Premesso che l’art. 256, comma 4, del d. lgs. n. 152 del 2006 prevede una fattispecie autonoma rispetto ai primi tre commi della medesima norma (cfr. in termini Sez. 3, n. 42394 del 28/09/2011, Rv. 251425 e Sez. 3, n. 34543 del 19/05/2017, Rv. 270964), nelle ipotesi di inosservanza delle prescrizioni contenute o richiamate nelle autorizzazioni, nonché nelle ipotesi di carenza dei requisiti e delle condizioni richiesti per le iscrizioni, occorre evidenziare che la sentenza impugnata (pag. 8) ha ragionevolmente ritenuto non applicabile la fattispecie de qua, “trattandosi di gestione di rifiuti per i quali non era stata concessa autorizzazione”, aggiungendo che, per i rifiuti non pericolosi, “la violazione non riguardava solo le prescrizioni contenute nei provvedimenti autorizzativi”, affermazione questa coerente non solo con le acquisizioni probatorie, ma anche con il tenore della imputazione, che evoca le fattispecie di cui ai commi 1 e 2 dell’art. 256 con una descrizione ampia della condotta, tale da non precludere la valutazione di fatto operata dalla Corte territoriale.
 6. In conclusione, stante la manifesta infondatezza delle doglianze sollevate e in sintonia con le conclusioni del Procuratore generale, il ricorso proposto nell’interesse di Santeramo deve essere dichiarato inammissibile, con conseguente onere per il ricorrente, ex art. 616 cod. proc. pen., di sostenere le spese del procedimento. Tenuto conto della sentenza della Corte costituzionale n. 186 del 13 giugno 2000, e considerato che non vi è ragione di ritenere che il ricorso sia stato presentato senza versare in colpa nella determinazione della causa di inammissibilità, si dispone che il ricorrente versi la somma, determinata equitativamente, di euro 3.000 in favore della Cassa delle ammende.
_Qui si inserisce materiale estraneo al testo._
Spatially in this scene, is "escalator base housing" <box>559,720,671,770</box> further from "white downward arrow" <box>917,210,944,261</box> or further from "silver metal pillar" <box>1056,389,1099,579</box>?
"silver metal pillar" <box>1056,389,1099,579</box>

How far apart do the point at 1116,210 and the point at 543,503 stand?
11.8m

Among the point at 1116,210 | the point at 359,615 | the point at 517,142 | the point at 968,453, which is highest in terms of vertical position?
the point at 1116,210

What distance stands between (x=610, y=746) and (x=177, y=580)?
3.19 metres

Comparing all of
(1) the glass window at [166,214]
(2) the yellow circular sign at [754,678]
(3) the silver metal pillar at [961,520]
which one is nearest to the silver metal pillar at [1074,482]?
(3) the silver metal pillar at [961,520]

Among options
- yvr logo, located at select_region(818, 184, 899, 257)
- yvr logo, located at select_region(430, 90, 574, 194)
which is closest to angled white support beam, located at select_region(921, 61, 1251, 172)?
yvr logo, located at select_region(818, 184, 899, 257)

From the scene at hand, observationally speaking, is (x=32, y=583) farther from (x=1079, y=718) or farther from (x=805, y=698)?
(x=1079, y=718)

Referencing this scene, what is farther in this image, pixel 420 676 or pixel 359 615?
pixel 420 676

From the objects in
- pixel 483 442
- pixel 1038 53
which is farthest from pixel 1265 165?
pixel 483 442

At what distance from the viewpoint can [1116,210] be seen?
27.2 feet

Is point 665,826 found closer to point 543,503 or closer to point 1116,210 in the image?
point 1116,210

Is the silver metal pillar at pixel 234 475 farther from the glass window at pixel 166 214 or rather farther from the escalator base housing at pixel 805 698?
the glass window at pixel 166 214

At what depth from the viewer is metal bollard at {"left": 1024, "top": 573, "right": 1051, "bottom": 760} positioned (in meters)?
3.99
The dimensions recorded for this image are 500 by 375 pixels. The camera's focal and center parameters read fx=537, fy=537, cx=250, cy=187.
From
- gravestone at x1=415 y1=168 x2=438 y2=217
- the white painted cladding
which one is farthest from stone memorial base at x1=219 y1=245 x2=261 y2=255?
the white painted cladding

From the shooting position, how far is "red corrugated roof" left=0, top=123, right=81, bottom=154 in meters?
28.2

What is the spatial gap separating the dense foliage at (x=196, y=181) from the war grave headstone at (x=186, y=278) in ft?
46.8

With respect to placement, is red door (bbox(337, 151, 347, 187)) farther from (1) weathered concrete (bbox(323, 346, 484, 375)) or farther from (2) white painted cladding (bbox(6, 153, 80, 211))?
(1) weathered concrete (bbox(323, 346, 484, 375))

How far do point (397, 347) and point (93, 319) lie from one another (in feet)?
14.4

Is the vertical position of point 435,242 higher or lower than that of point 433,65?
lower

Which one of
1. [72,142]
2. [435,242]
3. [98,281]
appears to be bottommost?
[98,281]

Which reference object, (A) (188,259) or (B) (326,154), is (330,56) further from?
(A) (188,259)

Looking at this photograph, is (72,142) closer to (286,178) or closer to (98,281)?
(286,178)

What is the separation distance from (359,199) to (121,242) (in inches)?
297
     7. Da ultimo, ai sensi dell’art. 619 cod. proc. pen., deve procedersi alla rettifica della specie della pena pecuniaria come rideterminata nella sentenza impugnata: la Corte di appello, infatti, ha ridotto la pena inflitta a Santeramo a “mesi 3 di arresto e 1.600,00 euro di multa”, ma è evidente che la dizione di multa in luogo di ammenda costituisce un mero errore materiale, avendo il reato per cui è stata inflitta la condanna natura di contravvenzione e non di delitto.
La specie della pena pecuniaria deve intendersi quindi ammenda e non multa.

P.Q.M.

Dichiara inammissibile il ricorso e condanna il ricorrente al pagamento delle spese processuali e della somma di euro tremila in favore della Cassa delle ammende. Visto l’art. 619 cod. proc. pen., rettifica la specie della pena pecuniaria, da intendersi ammenda in luogo di multa.